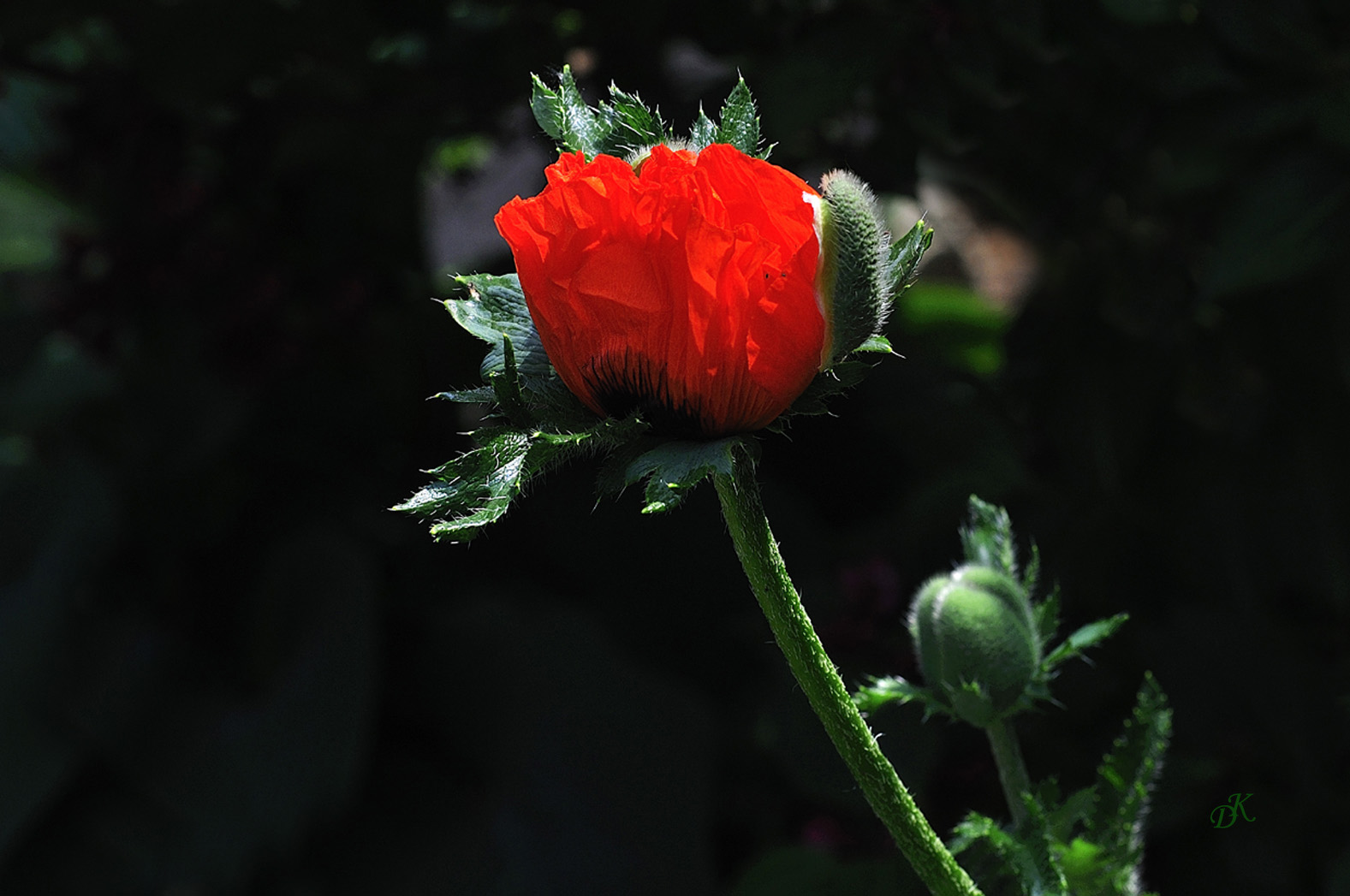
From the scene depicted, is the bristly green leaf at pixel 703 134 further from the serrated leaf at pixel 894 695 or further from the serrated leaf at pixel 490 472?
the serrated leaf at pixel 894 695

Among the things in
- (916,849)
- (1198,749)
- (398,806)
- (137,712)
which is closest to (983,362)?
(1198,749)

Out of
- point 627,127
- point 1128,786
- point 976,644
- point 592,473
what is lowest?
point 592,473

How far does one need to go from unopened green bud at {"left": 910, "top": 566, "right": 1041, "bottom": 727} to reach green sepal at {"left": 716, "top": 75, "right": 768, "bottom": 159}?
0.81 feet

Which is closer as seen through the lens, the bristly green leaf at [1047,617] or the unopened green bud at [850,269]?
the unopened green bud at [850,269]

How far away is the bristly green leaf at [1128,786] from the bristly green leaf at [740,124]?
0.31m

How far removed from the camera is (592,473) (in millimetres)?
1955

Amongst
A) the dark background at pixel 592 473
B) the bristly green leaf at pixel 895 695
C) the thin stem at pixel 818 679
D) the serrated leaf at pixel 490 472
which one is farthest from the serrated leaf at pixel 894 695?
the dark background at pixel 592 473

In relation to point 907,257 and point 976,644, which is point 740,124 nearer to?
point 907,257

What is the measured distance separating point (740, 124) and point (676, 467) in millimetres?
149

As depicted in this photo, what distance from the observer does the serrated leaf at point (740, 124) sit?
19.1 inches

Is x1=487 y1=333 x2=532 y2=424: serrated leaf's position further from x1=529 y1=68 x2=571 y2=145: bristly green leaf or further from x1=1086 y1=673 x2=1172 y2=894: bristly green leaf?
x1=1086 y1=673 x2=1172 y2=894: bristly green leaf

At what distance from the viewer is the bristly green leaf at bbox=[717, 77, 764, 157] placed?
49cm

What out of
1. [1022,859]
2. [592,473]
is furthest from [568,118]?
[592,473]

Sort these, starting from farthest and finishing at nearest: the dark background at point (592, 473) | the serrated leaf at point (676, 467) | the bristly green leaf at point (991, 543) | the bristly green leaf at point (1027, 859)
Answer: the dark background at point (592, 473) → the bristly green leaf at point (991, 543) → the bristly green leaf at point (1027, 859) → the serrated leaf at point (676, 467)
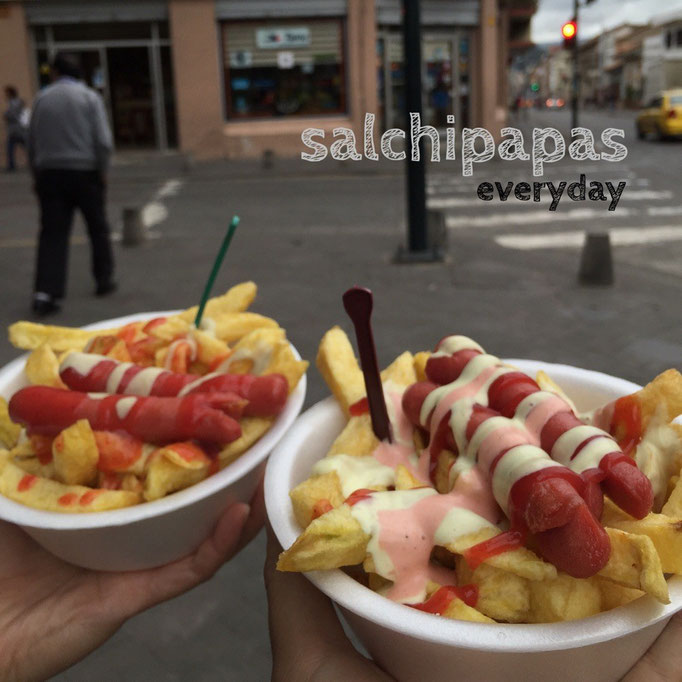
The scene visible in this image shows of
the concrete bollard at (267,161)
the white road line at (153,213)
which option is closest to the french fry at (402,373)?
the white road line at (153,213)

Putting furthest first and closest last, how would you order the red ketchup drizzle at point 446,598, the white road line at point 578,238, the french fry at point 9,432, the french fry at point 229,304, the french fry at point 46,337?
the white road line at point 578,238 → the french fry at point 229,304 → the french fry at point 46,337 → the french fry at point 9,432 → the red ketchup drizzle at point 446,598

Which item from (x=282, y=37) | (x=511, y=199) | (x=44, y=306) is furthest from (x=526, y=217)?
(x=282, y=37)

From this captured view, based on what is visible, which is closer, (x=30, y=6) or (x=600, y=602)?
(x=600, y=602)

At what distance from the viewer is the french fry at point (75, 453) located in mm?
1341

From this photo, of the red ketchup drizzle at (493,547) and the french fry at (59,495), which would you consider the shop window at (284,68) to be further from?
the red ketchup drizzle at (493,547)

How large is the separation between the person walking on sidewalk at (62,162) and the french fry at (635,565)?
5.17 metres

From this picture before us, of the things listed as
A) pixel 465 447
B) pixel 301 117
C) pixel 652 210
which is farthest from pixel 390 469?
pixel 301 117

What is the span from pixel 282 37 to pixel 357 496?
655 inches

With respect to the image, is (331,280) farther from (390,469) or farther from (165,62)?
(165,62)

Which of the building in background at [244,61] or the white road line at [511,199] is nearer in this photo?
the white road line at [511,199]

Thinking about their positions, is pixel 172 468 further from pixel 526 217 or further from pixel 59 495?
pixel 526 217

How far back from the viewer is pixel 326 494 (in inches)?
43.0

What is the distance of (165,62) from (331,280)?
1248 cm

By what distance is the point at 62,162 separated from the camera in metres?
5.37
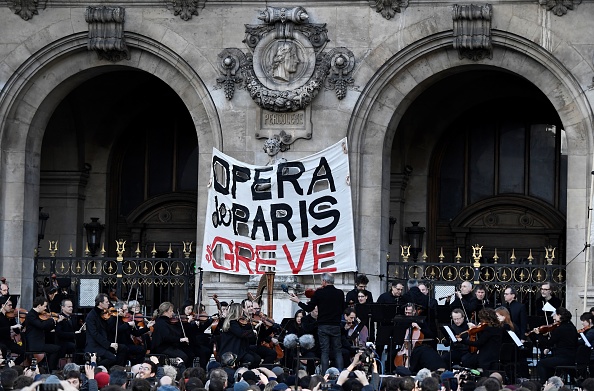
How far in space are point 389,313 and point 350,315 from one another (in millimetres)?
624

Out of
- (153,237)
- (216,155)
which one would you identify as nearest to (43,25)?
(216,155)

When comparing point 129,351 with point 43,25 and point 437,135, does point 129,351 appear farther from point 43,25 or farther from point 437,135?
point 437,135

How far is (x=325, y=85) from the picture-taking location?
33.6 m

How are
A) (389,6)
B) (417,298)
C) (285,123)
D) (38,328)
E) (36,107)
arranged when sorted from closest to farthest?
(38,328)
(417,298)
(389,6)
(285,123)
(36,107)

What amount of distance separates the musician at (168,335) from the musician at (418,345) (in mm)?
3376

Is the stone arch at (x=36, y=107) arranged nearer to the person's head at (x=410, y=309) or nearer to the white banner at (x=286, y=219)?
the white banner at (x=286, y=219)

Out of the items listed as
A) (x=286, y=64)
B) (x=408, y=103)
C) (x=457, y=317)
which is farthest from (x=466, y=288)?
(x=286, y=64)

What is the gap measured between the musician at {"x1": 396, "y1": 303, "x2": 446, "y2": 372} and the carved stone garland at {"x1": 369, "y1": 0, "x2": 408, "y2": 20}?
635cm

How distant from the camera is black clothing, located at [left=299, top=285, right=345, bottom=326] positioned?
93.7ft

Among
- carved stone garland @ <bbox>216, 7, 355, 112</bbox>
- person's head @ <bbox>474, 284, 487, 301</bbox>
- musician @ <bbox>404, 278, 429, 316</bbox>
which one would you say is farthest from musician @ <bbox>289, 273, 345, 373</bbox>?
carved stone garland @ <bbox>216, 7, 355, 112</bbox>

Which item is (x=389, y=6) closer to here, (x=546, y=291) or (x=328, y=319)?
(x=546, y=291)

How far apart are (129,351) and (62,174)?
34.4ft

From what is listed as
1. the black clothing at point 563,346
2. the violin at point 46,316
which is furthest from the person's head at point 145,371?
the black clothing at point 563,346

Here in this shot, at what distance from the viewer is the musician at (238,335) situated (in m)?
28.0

::::::

Write out all of the records above word for word, without the pictures.

From the scene depicted, is the bristly green leaf at pixel 703 134 further from the serrated leaf at pixel 894 695 or further from the serrated leaf at pixel 490 472?
the serrated leaf at pixel 894 695

Among the things in
- (916,849)
- (1198,749)
- (398,806)
- (137,712)
which is closest to (983,362)?
(1198,749)

Out of
- point 627,127
- point 1128,786
- point 976,644
- point 592,473
what is lowest?
point 592,473

How far does one need to go from unopened green bud at {"left": 910, "top": 566, "right": 1041, "bottom": 727} to reach green sepal at {"left": 716, "top": 75, "right": 768, "bottom": 159}?
0.81 feet

Which is closer as seen through the lens, the bristly green leaf at [1047,617] or the unopened green bud at [850,269]?
the unopened green bud at [850,269]

How far away is the bristly green leaf at [1128,786] from the bristly green leaf at [740,124]?
0.31m

How far removed from the camera is (592,473) (in millimetres)?
1955

Amongst
A) the dark background at pixel 592 473
B) the bristly green leaf at pixel 895 695
C) the thin stem at pixel 818 679
D) the serrated leaf at pixel 490 472
which one is farthest from the serrated leaf at pixel 894 695?
the dark background at pixel 592 473

In relation to point 907,257 and point 976,644, which is point 740,124 nearer to?
point 907,257

What is the measured distance separating point (740, 124) and point (676, 467) in millimetres?
149

As depicted in this photo, what distance from the observer does the serrated leaf at point (740, 124) sit?
19.1 inches

Is x1=487 y1=333 x2=532 y2=424: serrated leaf's position further from x1=529 y1=68 x2=571 y2=145: bristly green leaf or further from x1=1086 y1=673 x2=1172 y2=894: bristly green leaf?
x1=1086 y1=673 x2=1172 y2=894: bristly green leaf

At what distance from the viewer is the bristly green leaf at bbox=[717, 77, 764, 157] placed?
49cm

What out of
1. [1022,859]
2. [592,473]
is furthest from [568,118]?
[592,473]

Sort these, starting from farthest and finishing at nearest: the dark background at point (592, 473) | the serrated leaf at point (676, 467) | the bristly green leaf at point (991, 543) | the bristly green leaf at point (1027, 859)
Answer: the dark background at point (592, 473) → the bristly green leaf at point (991, 543) → the bristly green leaf at point (1027, 859) → the serrated leaf at point (676, 467)
The scene visible in this image shows of
the concrete bollard at (267,161)
the white road line at (153,213)
which option is closest to the french fry at (402,373)?
the white road line at (153,213)

Putting furthest first and closest last, how would you order the red ketchup drizzle at point 446,598, the white road line at point 578,238, the french fry at point 9,432, the french fry at point 229,304, the french fry at point 46,337?
the white road line at point 578,238 → the french fry at point 229,304 → the french fry at point 46,337 → the french fry at point 9,432 → the red ketchup drizzle at point 446,598

Which item from (x=282, y=37) | (x=511, y=199) | (x=44, y=306) is furthest from (x=526, y=217)?
(x=282, y=37)

From this captured view, based on what is visible, which is closer, (x=30, y=6) or (x=600, y=602)?
(x=600, y=602)

At what distance from the viewer is the french fry at point (75, 453) located in mm?
1341

From this photo, of the red ketchup drizzle at (493,547) and the french fry at (59,495), which would you consider the shop window at (284,68) to be further from?
the red ketchup drizzle at (493,547)

How large is the separation between the person walking on sidewalk at (62,162) and the french fry at (635,565)?
5.17 metres

From this picture before us, of the things listed as
A) pixel 465 447
B) pixel 301 117
C) pixel 652 210
which is farthest from pixel 390 469?
pixel 301 117

What is the span from pixel 282 37 to pixel 357 496?
655 inches

With respect to the image, is (331,280) farther from (390,469) or farther from (165,62)?
(165,62)

Which of the building in background at [244,61] or the white road line at [511,199] is nearer in this photo?
the white road line at [511,199]

Thinking about their positions, is pixel 172 468 further from pixel 526 217 or further from pixel 59 495?
pixel 526 217

How far back from the viewer is pixel 326 494 (in inches)?
43.0

What is the distance of (165,62) from (331,280)?
1248 cm

By what distance is the point at 62,162 separated from the camera in metres?
5.37
How far in space are point 389,313 and point 350,315 from one another (in millimetres)?
624

Out of
- (153,237)
- (216,155)
which one would you identify as nearest to (43,25)?
(216,155)

When comparing point 129,351 with point 43,25 and point 437,135, does point 129,351 appear farther from point 43,25 or farther from point 437,135?
point 437,135

How far is (x=325, y=85) from the picture-taking location?
33.6 m

How are
A) (389,6)
B) (417,298)
C) (285,123)
D) (38,328)
E) (36,107)
arranged when sorted from closest to farthest?
(38,328)
(417,298)
(389,6)
(285,123)
(36,107)

What amount of distance separates the musician at (168,335) from the musician at (418,345) (in mm)?
3376

Is the stone arch at (x=36, y=107) arranged nearer to the person's head at (x=410, y=309) or nearer to the white banner at (x=286, y=219)?
the white banner at (x=286, y=219)

Out of the items listed as
A) (x=286, y=64)
B) (x=408, y=103)
C) (x=457, y=317)
which is farthest from (x=466, y=288)?
(x=286, y=64)

What is the gap measured between the musician at {"x1": 396, "y1": 303, "x2": 446, "y2": 372} and the carved stone garland at {"x1": 369, "y1": 0, "x2": 408, "y2": 20}?
635cm

How distant from the camera is black clothing, located at [left=299, top=285, right=345, bottom=326] positioned?
93.7ft

Among
- carved stone garland @ <bbox>216, 7, 355, 112</bbox>
- person's head @ <bbox>474, 284, 487, 301</bbox>
- musician @ <bbox>404, 278, 429, 316</bbox>
which one would you say is farthest from musician @ <bbox>289, 273, 345, 373</bbox>?
carved stone garland @ <bbox>216, 7, 355, 112</bbox>

Which item is (x=389, y=6) closer to here, (x=546, y=291) or (x=328, y=319)?
(x=546, y=291)

How far apart are (129,351) and (62,174)?
34.4ft

From what is listed as
1. the black clothing at point 563,346
2. the violin at point 46,316
which is furthest from the person's head at point 145,371?
the black clothing at point 563,346

Here in this shot, at what distance from the viewer is the musician at (238,335) situated (in m)?
28.0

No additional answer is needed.